> _Prompt_
The full set of entries is to be returned word for word.

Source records
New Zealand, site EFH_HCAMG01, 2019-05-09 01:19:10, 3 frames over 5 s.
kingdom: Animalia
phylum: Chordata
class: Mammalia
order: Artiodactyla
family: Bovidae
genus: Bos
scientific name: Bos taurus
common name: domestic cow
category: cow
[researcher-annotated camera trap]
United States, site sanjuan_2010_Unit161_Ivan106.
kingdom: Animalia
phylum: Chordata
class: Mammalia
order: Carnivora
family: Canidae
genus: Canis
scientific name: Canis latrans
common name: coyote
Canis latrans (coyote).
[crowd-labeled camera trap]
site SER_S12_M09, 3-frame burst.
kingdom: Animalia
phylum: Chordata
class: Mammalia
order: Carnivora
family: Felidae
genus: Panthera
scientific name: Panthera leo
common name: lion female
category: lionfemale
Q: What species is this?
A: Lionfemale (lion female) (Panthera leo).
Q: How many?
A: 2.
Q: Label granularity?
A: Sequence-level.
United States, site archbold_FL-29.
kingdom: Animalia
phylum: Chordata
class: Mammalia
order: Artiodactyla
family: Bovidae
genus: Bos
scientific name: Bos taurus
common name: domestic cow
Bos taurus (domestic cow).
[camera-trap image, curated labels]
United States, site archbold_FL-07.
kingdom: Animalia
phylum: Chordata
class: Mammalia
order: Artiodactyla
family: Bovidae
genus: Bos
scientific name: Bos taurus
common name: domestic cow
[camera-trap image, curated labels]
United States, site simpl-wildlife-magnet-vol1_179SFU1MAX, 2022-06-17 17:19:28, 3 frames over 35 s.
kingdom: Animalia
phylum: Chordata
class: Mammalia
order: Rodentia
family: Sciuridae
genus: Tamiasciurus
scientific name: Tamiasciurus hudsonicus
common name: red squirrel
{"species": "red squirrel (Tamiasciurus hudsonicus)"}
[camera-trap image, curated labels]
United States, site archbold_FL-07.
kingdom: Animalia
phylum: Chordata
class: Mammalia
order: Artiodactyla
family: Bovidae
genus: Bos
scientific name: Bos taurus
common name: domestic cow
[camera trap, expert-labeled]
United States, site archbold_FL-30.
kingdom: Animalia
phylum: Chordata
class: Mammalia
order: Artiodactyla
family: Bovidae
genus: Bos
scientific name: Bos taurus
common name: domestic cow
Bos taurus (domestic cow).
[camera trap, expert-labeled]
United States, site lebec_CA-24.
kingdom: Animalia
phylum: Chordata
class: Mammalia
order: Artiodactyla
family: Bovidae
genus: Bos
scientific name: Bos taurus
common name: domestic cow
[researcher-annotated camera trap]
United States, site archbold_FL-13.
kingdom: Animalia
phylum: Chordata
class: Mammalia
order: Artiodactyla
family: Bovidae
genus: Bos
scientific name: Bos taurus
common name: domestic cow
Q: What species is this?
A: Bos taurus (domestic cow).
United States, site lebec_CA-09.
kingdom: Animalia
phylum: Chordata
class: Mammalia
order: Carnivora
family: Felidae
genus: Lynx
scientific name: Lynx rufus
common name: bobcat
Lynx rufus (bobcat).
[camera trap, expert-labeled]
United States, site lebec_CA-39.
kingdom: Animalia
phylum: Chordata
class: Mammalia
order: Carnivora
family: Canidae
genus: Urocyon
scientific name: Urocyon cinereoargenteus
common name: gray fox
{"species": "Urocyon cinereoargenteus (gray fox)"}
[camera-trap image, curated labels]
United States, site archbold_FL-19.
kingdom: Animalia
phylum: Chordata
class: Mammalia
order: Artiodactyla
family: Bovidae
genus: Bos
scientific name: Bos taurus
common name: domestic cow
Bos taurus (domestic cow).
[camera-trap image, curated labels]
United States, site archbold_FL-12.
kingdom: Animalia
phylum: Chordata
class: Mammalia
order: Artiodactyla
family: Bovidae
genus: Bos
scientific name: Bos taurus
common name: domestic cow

> _Final answer_
New Zealand, site EFH_HCAMG01, 2019-05-09 01:19:10, 3 frames over 5 s.
kingdom: Animalia
phylum: Chordata
class: Mammalia
order: Artiodactyla
family: Bovidae
genus: Bos
scientific name: Bos taurus
common name: domestic cow
category: cow
[researcher-annotated camera trap]
United States, site sanjuan_2010_Unit161_Ivan106.
kingdom: Animalia
phylum: Chordata
class: Mammalia
order: Carnivora
family: Canidae
genus: Canis
scientific name: Canis latrans
common name: coyote
Canis latrans (coyote).
[crowd-labeled camera trap]
site SER_S12_M09, 3-frame burst.
kingdom: Animalia
phylum: Chordata
class: Mammalia
order: Carnivora
family: Felidae
genus: Panthera
scientific name: Panthera leo
common name: lion female
category: lionfemale
Q: What species is this?
A: Lionfemale (lion female) (Panthera leo).
Q: How many?
A: 2.
Q: Label granularity?
A: Sequence-level.
United States, site archbold_FL-29.
kingdom: Animalia
phylum: Chordata
class: Mammalia
order: Artiodactyla
family: Bovidae
genus: Bos
scientific name: Bos taurus
common name: domestic cow
Bos taurus (domestic cow).
[camera-trap image, curated labels]
United States, site archbold_FL-07.
kingdom: Animalia
phylum: Chordata
class: Mammalia
order: Artiodactyla
family: Bovidae
genus: Bos
scientific name: Bos taurus
common name: domestic cow
[camera-trap image, curated labels]
United States, site simpl-wildlife-magnet-vol1_179SFU1MAX, 2022-06-17 17:19:28, 3 frames over 35 s.
kingdom: Animalia
phylum: Chordata
class: Mammalia
order: Rodentia
family: Sciuridae
genus: Tamiasciurus
scientific name: Tamiasciurus hudsonicus
common name: red squirrel
{"species": "red squirrel (Tamiasciurus hudsonicus)"}
[camera-trap image, curated labels]
United States, site archbold_FL-07.
kingdom: Animalia
phylum: Chordata
class: Mammalia
order: Artiodactyla
family: Bovidae
genus: Bos
scientific name: Bos taurus
common name: domestic cow
[camera trap, expert-labeled]
United States, site archbold_FL-30.
kingdom: Animalia
phylum: Chordata
class: Mammalia
order: Artiodactyla
family: Bovidae
genus: Bos
scientific name: Bos taurus
common name: domestic cow
Bos taurus (domestic cow).
[camera trap, expert-labeled]
United States, site lebec_CA-24.
kingdom: Animalia
phylum: Chordata
class: Mammalia
order: Artiodactyla
family: Bovidae
genus: Bos
scientific name: Bos taurus
common name: domestic cow
[researcher-annotated camera trap]
United States, site archbold_FL-13.
kingdom: Animalia
phylum: Chordata
class: Mammalia
order: Artiodactyla
family: Bovidae
genus: Bos
scientific name: Bos taurus
common name: domestic cow
Q: What species is this?
A: Bos taurus (domestic cow).
United States, site lebec_CA-09.
kingdom: Animalia
phylum: Chordata
class: Mammalia
order: Carnivora
family: Felidae
genus: Lynx
scientific name: Lynx rufus
common name: bobcat
Lynx rufus (bobcat).
[camera trap, expert-labeled]
United States, site lebec_CA-39.
kingdom: Animalia
phylum: Chordata
class: Mammalia
order: Carnivora
family: Canidae
genus: Urocyon
scientific name: Urocyon cinereoargenteus
common name: gray fox
{"species": "Urocyon cinereoargenteus (gray fox)"}
[camera-trap image, curated labels]
United States, site archbold_FL-19.
kingdom: Animalia
phylum: Chordata
class: Mammalia
order: Artiodactyla
family: Bovidae
genus: Bos
scientific name: Bos taurus
common name: domestic cow
Bos taurus (domestic cow).
[camera-trap image, curated labels]
United States, site archbold_FL-12.
kingdom: Animalia
phylum: Chordata
class: Mammalia
order: Artiodactyla
family: Bovidae
genus: Bos
scientific name: Bos taurus
common name: domestic cow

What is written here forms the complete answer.